Is it a callous policy? Yes. Does it encourage asset price boom and busts? Yes. Does it favour those who have first use of borrowed money when it becomes available? Yes. It does seem to encourage a lot of waste of human potential.
What I'm not sure about is what New Zealand can do about it, other than to "soften the hard edges of the resssion" to quote Bill English. A housing crash would cause a lot of suffering, as does losing jobs. Tiwai and Solid Energy are just casualties of the global over capacity of their industries, lowering the NZD will not change that.
Some policies are a good idea in my mind, but they are ones that set up NZ for the future rather than try to delay changes that are inevitable. So changes that allow adaptability so we can get new mines up and running early in the boom rather than at the end. Lowering the corporate tax rate to get corporates to move jobs here from Aussie. Buying gold at a steady rate when the dollar is high in order to have gold reserves if we ever need to buy missiles that can take out aircraft carriers. These are sensible to me. Reducing the amount of debt in the economy is highly desirable but is hard.

Interesting point,

Interesting point, "tradionally" most economists who talk "sense" talk about core inflation and not cpi.  This of course is history, we have now gone past peak oil so we have seen that there is no wage inflation even though goods want to inflate.
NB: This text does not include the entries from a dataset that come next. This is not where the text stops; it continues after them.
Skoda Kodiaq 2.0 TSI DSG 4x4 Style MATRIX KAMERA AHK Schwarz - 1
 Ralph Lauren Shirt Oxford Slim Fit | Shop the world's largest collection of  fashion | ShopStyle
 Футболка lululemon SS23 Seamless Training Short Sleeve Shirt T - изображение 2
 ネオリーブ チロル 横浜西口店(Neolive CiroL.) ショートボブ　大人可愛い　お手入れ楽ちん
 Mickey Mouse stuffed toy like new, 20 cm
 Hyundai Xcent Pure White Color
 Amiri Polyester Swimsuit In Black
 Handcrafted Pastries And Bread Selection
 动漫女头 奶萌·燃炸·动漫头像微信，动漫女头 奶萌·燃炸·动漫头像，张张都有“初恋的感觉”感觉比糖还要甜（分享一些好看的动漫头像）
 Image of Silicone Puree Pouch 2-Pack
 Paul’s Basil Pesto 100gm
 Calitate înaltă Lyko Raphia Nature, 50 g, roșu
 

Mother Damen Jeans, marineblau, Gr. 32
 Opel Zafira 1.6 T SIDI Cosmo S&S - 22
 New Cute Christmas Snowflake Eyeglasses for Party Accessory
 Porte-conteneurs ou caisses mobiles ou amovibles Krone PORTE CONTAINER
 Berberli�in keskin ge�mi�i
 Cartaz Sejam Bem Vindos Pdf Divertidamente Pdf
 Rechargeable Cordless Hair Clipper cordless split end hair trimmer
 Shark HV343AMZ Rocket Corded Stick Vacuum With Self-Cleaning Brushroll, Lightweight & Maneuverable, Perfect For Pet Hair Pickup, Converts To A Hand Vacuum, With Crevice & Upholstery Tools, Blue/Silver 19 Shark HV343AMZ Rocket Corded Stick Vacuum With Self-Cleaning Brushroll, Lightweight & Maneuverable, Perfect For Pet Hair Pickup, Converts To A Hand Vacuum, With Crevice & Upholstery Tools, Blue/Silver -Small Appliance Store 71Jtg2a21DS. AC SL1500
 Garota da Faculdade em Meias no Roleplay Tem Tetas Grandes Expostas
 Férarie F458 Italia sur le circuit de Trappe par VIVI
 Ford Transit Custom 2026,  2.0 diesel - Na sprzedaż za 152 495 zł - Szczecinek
An interesting problem for vendors, they want to chargemore but mostly cannot.
If however you look at even CPI at 0.9% and then look at rates, my rates are up 6% year on year....power a few, dunnot but it must be 1 or 2 %....this means that some sectors must be deflating to compensate...hence the un-employment figures, shock, no expected.
Mines, no thats a one time resource use besides which you jsut said more mines? makes no sense IMHO. 
Cut the tax rate, no, no advantage, most of our big companies are foreign owned thats more money leaving.  Gold we dont need its of no use.  We have food, anyone who has oil will "swap" for food.....and its renewable.
Private debt is the huge worry....because its expected the tax payer picks that all funnels through the banks and we teh tax payer will have to prop them up....

While I agree there are

While I agree there are elements of our economy that are laissez faire, entrenched entities like councils, govt and banks are anything but. Unfortunately we kind of have the worst of all worlds at the moment.